JobTalk: The entrepreneur series

‘Give it a try’ says data company founder

'Give it a try' says data company founder
Datapine founder Martin Blumenau.
In our weekly feature series, The Local looks into a successful entrepreneur's life - the story behind his successes, major challenges and how being an entrepreneur changed him forever. This week, Sparsh Sharma talks to Martin Blumenau of Datapine, a young innovative company located in the heart of Berlin.

Datapine gives small and medium business owners the tools they need to take advantage of the data they collect. It allows non-technical users to explore, visualize and share data with their company or users, without needing any technical knowledge. 

How did you come up with this business idea?

The idea behind Datapine came up when my co-founder Jakob Rehermann and I experienced a problem in the company we worked in. While Jakob was mostly responsible for the business side of KPI reporting, I was responsible for the product but at the end of the day, we had one problem in common: we both needed to make a lot of data-driven decisions. As we aren’t developers, it was really hard, if not impossible, for us to get access to the  data that mattered – without involving our IT department, who were pretty busy themselves. 

We decided to solve this problem on our own by building a business intelligence and data visualization tool. We wanted to make sure it was affordable and that SMEs could use it even if they didn’t have tech savvy people. For this reason, our tool is easy and intuitive and it allows you to see and understand your data.

It's accessible, intuitive and affordable – so you can take decisions like a business giant.

What were the initial challenges? How did you overcome them?

When we started in 2012, founding a real tech start-up in Germany was not as popular as it is today. A lot of people asked us if Germany was the right place for building Datapine, whether going to Silicon Valley might be a better option.

In the beginning, we had to build a lot of trust with regards to the idea, the risk and the  passion, why and how we will make things happen. However, in my opinion, the most challenging part took place after raising our first round. Building the right team around the idea of Datapine wasn’t an easy task.

We really want our staff to love what they’re doing here. You can have the best idea or have a lot of cash in the bank but if you don’t have people contributing 100 percent to the start-up and its path to success, each day, you won’t succeed. We took quite some time to find the right talent and to build a great Datapine family. It’s a must if you want to beat your competitors out in the market.

How has the journey been so far?

Our journey so far has been incredibly fun and challenging, at the same time. It obviously had its ups and downs. After starting up in 2012-end, we launched our public beta phase in April 2013. We all pushed really hard and found out that there is a significant gap between having an idea, building a prototype and offering a product that actually brings value to customers. 

Already in Q1 2014, we launched the final product and since then experienced a real good market feedback. We have grown to three-digit users already. Also, having customers in more than 20 countries, including Fortune-500 companies makes us really happy. This motivates us on a daily basis to keep moving faster and pushing harder.

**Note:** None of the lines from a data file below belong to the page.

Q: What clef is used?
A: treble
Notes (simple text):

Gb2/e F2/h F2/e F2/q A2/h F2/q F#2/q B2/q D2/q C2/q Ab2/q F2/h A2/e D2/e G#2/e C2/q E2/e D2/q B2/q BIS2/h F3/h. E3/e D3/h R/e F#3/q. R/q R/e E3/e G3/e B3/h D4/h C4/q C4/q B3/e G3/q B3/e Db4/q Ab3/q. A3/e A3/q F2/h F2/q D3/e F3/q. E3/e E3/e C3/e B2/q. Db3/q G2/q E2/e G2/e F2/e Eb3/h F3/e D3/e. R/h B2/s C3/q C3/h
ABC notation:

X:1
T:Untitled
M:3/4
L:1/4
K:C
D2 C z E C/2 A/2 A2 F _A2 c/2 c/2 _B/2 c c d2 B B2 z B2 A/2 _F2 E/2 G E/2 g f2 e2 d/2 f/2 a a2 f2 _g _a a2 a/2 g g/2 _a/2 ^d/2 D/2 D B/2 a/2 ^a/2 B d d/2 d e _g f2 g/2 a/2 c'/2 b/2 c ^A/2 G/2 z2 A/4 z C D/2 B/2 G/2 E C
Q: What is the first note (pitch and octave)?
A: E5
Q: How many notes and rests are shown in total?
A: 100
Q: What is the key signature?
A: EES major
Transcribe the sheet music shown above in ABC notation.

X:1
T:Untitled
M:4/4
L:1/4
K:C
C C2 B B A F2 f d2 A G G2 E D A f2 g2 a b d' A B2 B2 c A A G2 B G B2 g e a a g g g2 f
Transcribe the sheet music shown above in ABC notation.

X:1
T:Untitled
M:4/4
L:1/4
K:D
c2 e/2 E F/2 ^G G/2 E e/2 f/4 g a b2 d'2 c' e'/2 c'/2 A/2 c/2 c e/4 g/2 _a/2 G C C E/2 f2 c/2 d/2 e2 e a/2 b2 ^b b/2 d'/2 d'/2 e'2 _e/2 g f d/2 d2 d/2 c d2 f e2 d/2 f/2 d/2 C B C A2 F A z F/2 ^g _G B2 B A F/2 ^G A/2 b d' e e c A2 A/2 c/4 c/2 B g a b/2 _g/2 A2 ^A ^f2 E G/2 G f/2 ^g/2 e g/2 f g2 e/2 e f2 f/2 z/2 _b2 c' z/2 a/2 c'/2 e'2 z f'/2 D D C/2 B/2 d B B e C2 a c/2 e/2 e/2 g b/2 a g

How has becoming an entrepreneur changed you, personally?

Being an entrepreneur, you have to quickly adapt to very fast changing situations, sometimes making decisions on the fly, and be responsible to drive the company and the team into the right direction. You have to welcome shifting trends and you have to position yourself to stay on top of all the changes, if you want to remain ahead of your competition. I guess the biggest change I can see, is that I have become generally comfortable with discomfort. You will find very insecure situations to be normal in your private as well as your business life.

Any other personal reflections and/or message to budding entrepreneurs?

The main recommendation I can give is: as long as you have a clear vision and a good value proposition, give it a try. Build a prototype, see if you can hit a market need and then focus on building a great team around your idea.